If we are to create a 21st century health service that can streamline provision and make the most of the budget available, then we must heed the comments made by Chancellor Philip Hammond today; ‘To meet this challenge, we must go back to our roots. We must be innovative… We in Britain built a health system…that pushed the boundaries and must do so again to deliver the needs of an ageing population in the 21st century.’ Whilst our NHS services are in dire need of this additional funding, it’s innovation that will stop cash injections from being sticking plasters and instead turn them into pivotal moments for progress. Without innovative approaches to the integration of services, this simply won’t happen.
The NHS has only recently started shedding its reticence towards innovation, despite years of calls to upgrade and digitise the service. Indeed, a few pioneering Trusts are now embracing new solutions across the board. But to achieve the level of cross-sector integration we need, we must fast-track this culture shift and explore new ways of increasing efficiency and breaking down silos. Empowering NHS staff with the digital tools they need to do their jobs is the place to start.

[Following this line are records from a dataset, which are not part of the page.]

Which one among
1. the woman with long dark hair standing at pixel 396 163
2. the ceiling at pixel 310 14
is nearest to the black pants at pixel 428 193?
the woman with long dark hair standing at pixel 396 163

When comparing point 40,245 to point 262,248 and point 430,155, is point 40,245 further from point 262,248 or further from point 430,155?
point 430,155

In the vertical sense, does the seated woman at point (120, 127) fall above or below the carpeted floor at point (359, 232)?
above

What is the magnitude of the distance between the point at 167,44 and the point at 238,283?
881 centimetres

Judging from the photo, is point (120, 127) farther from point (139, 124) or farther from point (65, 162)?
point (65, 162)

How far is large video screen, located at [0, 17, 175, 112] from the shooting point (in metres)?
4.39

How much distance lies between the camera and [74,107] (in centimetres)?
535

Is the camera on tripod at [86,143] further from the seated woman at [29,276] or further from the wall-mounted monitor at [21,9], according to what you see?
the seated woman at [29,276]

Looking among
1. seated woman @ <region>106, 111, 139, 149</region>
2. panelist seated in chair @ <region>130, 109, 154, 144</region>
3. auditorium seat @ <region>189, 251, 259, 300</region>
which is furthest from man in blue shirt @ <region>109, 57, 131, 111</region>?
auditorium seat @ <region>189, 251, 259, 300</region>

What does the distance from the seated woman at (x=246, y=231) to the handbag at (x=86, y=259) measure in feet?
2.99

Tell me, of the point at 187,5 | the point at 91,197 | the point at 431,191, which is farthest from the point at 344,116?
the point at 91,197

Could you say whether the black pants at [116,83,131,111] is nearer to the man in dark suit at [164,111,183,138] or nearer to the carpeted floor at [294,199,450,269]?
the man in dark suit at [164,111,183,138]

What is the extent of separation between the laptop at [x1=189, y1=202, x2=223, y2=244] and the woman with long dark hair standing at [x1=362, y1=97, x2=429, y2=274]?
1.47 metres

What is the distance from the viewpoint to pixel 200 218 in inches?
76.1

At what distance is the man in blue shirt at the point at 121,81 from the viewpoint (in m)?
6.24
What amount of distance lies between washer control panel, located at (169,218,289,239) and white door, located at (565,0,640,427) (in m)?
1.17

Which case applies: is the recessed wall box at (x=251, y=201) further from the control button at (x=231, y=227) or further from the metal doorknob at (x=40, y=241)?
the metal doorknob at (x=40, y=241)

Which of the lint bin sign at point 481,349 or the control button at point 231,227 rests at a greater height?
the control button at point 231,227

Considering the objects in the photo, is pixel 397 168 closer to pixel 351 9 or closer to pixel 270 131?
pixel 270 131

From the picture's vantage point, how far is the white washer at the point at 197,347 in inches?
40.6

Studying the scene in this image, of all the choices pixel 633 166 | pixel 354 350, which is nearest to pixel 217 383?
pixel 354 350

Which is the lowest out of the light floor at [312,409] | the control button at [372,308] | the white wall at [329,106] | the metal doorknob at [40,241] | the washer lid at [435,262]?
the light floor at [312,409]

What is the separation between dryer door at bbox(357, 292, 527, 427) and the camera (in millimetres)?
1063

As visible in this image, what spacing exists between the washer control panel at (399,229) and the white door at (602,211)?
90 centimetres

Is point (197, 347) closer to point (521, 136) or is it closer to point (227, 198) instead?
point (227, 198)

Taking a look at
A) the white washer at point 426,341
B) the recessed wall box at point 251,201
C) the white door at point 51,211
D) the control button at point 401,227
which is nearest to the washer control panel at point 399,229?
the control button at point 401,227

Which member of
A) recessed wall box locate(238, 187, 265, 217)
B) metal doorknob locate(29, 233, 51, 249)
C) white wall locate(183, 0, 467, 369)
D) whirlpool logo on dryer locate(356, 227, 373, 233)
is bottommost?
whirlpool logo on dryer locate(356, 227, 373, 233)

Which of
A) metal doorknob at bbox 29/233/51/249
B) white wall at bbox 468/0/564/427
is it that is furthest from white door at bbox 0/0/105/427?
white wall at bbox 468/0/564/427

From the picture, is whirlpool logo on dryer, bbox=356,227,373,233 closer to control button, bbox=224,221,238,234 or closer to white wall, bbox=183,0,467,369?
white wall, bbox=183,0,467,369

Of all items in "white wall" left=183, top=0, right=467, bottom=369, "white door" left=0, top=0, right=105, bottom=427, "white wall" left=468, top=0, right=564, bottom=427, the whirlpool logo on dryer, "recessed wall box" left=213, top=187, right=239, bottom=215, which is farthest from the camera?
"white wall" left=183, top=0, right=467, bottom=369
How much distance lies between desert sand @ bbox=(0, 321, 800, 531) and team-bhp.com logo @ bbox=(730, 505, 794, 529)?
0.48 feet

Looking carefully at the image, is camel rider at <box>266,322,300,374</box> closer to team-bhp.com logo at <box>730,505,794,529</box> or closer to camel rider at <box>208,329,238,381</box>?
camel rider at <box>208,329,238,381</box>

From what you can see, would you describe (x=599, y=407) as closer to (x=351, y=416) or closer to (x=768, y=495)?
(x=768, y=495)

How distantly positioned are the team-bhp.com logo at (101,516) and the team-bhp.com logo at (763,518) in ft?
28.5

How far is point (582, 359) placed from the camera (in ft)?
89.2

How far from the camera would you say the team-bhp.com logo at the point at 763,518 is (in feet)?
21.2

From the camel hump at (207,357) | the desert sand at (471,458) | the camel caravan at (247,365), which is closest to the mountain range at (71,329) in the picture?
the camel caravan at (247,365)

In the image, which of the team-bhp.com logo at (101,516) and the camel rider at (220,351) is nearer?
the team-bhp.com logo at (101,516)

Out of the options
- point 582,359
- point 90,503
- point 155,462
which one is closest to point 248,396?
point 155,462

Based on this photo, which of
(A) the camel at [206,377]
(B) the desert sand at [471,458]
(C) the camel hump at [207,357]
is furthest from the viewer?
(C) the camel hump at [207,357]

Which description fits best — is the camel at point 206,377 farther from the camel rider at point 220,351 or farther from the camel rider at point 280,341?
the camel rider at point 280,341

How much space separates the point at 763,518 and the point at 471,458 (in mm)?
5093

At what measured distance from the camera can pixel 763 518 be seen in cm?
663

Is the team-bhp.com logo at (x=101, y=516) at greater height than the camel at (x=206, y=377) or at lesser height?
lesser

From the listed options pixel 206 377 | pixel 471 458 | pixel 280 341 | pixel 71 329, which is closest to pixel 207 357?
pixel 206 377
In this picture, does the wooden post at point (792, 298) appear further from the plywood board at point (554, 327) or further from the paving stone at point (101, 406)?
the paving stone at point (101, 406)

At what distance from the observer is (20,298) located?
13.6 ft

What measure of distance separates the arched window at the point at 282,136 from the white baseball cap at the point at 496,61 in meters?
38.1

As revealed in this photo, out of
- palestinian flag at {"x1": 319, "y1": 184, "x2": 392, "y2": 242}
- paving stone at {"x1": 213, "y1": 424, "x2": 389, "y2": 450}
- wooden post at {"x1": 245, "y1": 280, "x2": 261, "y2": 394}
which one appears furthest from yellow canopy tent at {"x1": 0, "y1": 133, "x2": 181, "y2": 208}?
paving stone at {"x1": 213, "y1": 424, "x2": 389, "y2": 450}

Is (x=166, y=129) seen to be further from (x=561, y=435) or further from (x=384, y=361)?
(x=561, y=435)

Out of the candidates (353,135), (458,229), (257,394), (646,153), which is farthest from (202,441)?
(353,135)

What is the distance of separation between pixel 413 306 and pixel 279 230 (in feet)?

Many of these innovations are simple; the technology already exists. We can ditch archaic technology, such as fax machines, landlines and pagers, and provide clinicians with new ways of communicating between and within wards via apps and bespoke messaging platforms. We can reduce the waste linked to staffing inefficiency by introducing new, fit for purpose platforms for recruiting and retaining staff. We can digitise appointments and move away from paper-based referrals at all levels through cloud-based software. Through these changes, we can create communication pathways from the point at which a patient comes into contact with the NHS all the way through to their discharge; allowing doctors and patients alike to access the information they need quickly. And that’s just for starters. These digital innovations will break down communications challenges to allow clinicians to treat patients quicker, reduce the burden of admin placed on medics, and provide NHS staff with the capacity needed to do their jobs properly instead of focusing on keeping their heads above water.
In my roles within and outside of the NHS, I’ve seen first-hand how much time and energy is lost when the different areas of the health service fail to connect effectively. We cannot run a 21st century health service if the NHS continues to be hampered by communication break-downs at every turn. If the ambitions of this plan are to come to fruition, we must ensure digital innovation and integration are at the forefront of decision makers plans and budgets. As our nation’s health needs become more complex, ensuring patients can access the support they need, where they need it, must become simpler.